Wednesday, November 21, 2001

The tail section of American Airlines Flight 587 jerked the plane from side to side at least three times before it crashed into a New York City suburb Nov. 12, a National Transportation Safety Board report released yesterday indicates.
Investigators made no conclusions on what caused the lateral movements. “The NTSB continues to investigate the cause of the rudder movements,” said the report, which was based on flight-data recorder information.
The agency said again yesterday there was no evidence of a terrorist attack or sabotage in the crash that killed 265 persons. The tail fin and rudder sheared off the Airbus A300-600 after the airplane hit turbulence created by the wake of a Japan Air Lines 747. That plane had taken off less than two minutes earlier from New York’s John F. Kennedy International Airport.
The NTSB said Monday that the turbulence was not great enough by itself to explain why the tail section broke off and Flight 587 crashed.
“Turbulence is significant,” said John Clark, the NTSB’s aviation-safety director. “It’s a player. But we don’t see a huge vortex that just came along and knocked the tail off.”

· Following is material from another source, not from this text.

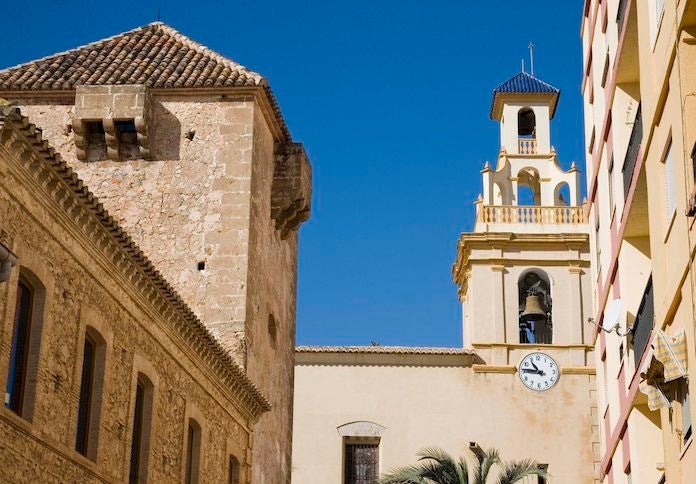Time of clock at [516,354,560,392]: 10:46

Passengers inside the airplane would have felt only a slight side to side movement as Flight 587 hit the two vortexes of turbulence from the Japan Air Lines flight, according to the NTSB report. But then suddenly, the airplane made three abrupt jerks for reasons that remain unexplained.
“During the last eight seconds of [flight-data recorder] data, the plane experienced three stronger lateral movements. These lateral forces corresponded in time with rudder movements.”

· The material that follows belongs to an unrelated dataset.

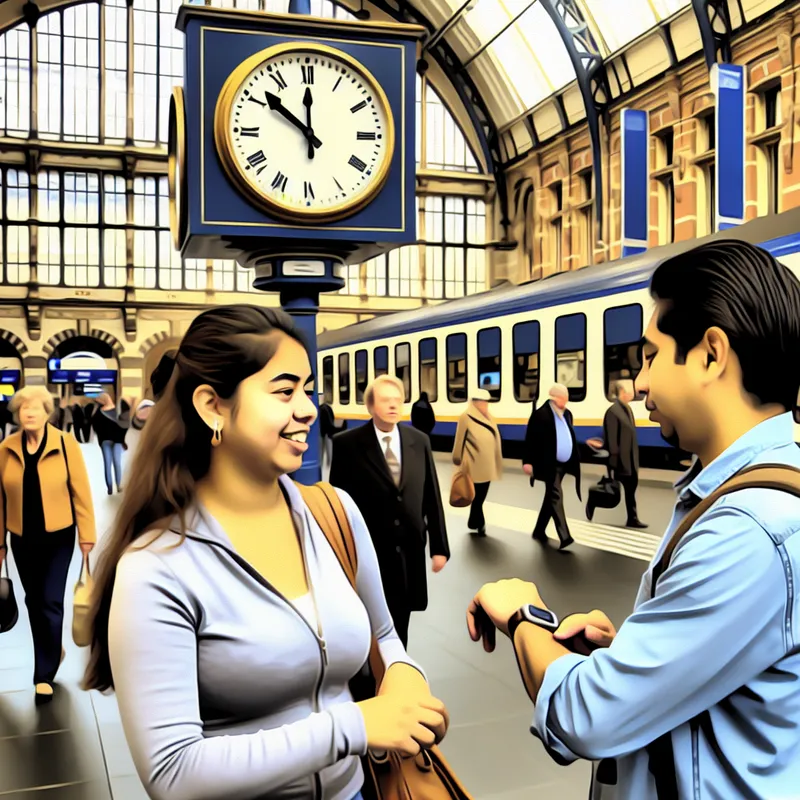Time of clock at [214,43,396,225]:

As the airplane apparently started breaking apart in flight, the recorded data became harder to analyze.
“The [flight-data recorders] rudder data become unreliable about 2.5 seconds before the end of the recording, and sound-spectrum analysis shows that engine sounds can be heard on the cockpit voice recorder beyond that point,” the NTSB report said.

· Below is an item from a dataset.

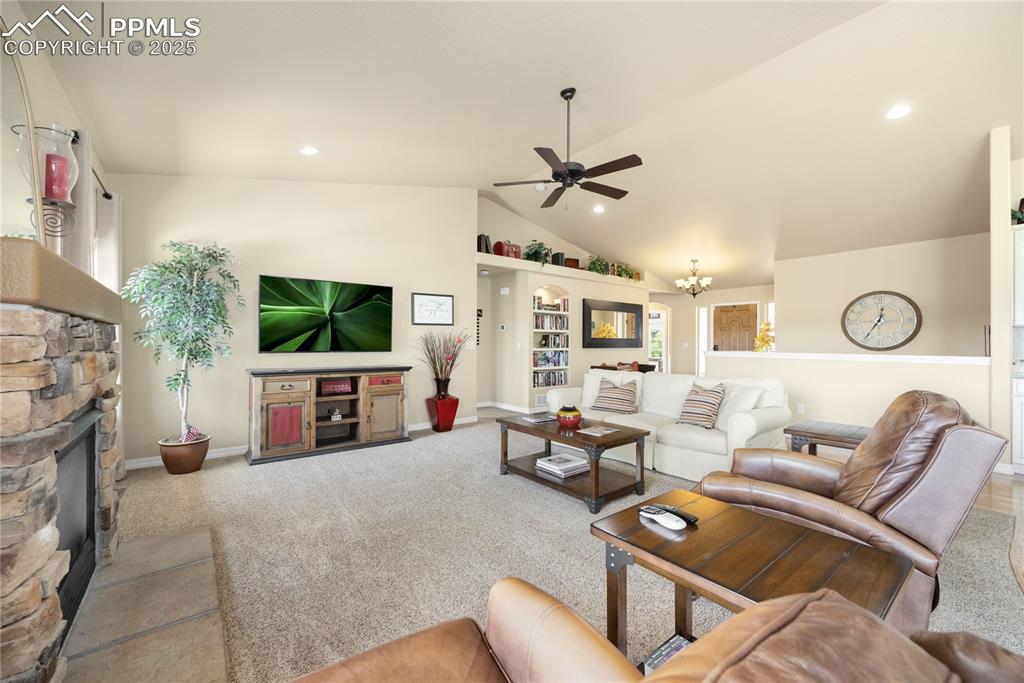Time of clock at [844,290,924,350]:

The airplane was in the air only 103 seconds from liftoff to impact, the report said. It also ruled out the possibility of an engine explosion, which some witnesses reported initially.
Another possibility being investigated is that composite materials used to manufacture the tail section were weakened from a 1994 bout with turbulence and finally snapped during the Japan Air plane’s turbulence.
The Federal Aviation Administration has ordered inspections of the tail assembly of the French-built A300-600s and the A-310s, both of which are made with nonmetallic composite materials. American Airlines already inspected its 34 A-300 series planes and found no defects.
Boeing Co. spokeswoman Mary Jean Olsen said the composite materials her company uses on the tail section of its Boeing 777 are “stronger and more flexible than metal.”
She also said composites used by airplane manufacturers are similar. The biggest differences between the airplanes are the manufacturers themselves, she said.
“The design features are different between different manufacturers,” Miss Olsen said.